[Your assignment] Track down each line below containing the string "States" and copy it.

==== Provided data ====

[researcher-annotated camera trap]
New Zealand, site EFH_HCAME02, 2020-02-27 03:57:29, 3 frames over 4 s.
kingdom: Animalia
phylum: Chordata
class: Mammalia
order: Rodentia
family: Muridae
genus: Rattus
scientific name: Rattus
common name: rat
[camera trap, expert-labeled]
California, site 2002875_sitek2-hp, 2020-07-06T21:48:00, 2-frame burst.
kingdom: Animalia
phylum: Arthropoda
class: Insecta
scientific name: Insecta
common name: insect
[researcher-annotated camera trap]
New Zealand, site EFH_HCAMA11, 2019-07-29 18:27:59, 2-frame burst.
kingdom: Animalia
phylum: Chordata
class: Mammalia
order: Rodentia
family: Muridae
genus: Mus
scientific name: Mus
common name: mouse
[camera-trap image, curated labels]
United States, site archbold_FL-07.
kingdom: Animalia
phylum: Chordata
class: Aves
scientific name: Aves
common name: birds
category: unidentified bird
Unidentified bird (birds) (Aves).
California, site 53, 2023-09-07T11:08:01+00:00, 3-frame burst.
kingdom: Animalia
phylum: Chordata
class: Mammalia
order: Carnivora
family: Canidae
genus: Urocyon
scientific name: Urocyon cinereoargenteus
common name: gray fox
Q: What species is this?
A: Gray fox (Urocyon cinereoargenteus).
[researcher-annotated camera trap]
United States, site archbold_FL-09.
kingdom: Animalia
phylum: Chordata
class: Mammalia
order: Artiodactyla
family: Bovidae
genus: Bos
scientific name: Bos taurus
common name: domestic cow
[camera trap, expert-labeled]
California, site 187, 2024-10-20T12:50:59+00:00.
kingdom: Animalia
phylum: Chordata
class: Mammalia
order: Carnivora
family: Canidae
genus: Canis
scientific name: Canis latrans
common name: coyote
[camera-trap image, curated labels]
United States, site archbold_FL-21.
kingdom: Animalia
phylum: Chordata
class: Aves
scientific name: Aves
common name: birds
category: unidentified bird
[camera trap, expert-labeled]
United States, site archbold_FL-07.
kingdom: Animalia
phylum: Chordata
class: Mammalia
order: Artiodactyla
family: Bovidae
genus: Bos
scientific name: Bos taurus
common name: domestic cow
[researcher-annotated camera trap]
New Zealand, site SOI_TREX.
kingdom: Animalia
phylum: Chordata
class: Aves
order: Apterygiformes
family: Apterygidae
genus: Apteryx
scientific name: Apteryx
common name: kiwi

====

[Output of the task]
United States, site archbold_FL-07.
United States, site archbold_FL-09.
United States, site archbold_FL-21.
United States, site archbold_FL-07.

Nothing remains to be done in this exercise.